To answer this question, my research benefited from the empirical value of a growing, yet still small, body of scholarship that has questioned oversimplified depictions of the relationship between the smuggling facilitator, the travellers
and their communities. As early as 2004, Jeroen Doomernik and David Kyle summarized the complex relationship between smugglers and migrants as a spectrum ranging from the altruistic assistance provided by family members or friends to the exploitative and abusive practices carried out by hardened criminals. While the dominant narrative has continued to favour the smuggler-as-criminal line, the last ten years have seen the advent of both scholarly and journalistic work, which has showcased the strong bonds of trust and care that often tie smugglers and migrants together. Informed by this body of research, between 2015 and 2017, I carried out ethnographic research largely based on interviews and, to a lesser extent, participant observation with Syrian refugees and smugglers themselves in Turkey, Greece, Jordan, and Lebanon. The moment was, to use an infelicitous choice of words, propitious. Hundreds of thousands of Syrians had fled their homes and sought refuge in Europe and elsewhere following the outbreak of the conflict in 2011. At the time of my research, smugglers operated especially out of Turkey, which soon became a gathering point for Syrian refugees travelling from Syria and its neighbouring countries to Europe. As my fieldwork unfolded, a more complex picture emerged. The time spent with my interlocutors showed me how human smuggling held strong social and moral significance for both migrants and smugglers. Despite assumptions of deceit and deception, trust and cooperation seemed to be the rule more than the exception in the interaction between migrants and those behind their journeys. Most smugglers operated by helping members of their immediate circles to reach the destinations that would have been otherwise precluded to them through legal channels. Remarkably, not only did smugglers depict themselves as service providers who privileged ethical choices over mere profit, but even migrants described them as muhtaramin (decent and respectable persons). Indeed, human smuggling appeared to be rooted in patterns of cooperation, protection, and support.

## Dataset extract
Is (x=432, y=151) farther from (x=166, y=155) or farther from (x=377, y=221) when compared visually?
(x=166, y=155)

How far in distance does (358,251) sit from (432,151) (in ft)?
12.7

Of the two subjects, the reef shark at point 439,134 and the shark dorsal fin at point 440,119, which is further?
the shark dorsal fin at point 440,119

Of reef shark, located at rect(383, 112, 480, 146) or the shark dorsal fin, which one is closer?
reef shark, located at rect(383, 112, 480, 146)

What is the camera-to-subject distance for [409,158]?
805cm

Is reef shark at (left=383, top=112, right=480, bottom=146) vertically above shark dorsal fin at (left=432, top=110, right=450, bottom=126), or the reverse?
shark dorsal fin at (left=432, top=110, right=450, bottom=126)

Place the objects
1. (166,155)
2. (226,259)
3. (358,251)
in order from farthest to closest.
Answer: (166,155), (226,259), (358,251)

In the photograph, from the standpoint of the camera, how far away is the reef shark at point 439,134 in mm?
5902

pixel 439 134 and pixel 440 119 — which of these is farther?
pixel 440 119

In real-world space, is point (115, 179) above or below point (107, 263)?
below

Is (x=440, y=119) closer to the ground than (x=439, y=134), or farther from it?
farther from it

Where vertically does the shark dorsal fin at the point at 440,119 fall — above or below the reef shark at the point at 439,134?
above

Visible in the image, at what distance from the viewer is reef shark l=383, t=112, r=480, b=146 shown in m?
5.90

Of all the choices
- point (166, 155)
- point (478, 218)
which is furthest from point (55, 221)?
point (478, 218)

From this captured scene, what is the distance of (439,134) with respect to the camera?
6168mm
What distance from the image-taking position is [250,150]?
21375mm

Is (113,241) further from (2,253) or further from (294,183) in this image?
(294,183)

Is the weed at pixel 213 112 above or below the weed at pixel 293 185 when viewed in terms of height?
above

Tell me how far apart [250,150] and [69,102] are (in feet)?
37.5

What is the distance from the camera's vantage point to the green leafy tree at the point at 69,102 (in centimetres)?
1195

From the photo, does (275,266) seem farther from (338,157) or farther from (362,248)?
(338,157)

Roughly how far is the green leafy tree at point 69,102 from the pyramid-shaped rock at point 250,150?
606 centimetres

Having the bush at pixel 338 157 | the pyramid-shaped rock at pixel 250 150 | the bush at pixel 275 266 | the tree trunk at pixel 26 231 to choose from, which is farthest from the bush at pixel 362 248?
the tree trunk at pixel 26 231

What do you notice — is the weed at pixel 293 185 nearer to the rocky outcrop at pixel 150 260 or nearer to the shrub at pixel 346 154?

## Short exercise
In the excerpt on human smuggling, what help did most smugglers give to people in their immediate circles, and why did that help matter to them? Answer in one to three sentences. The data shown here comes from a different source than the excerpt on human smuggling.

## Correct result
Most smugglers helped members of their immediate circles reach their destinations. Without that help, those people could not have reached those places, because legal channels were closed to them.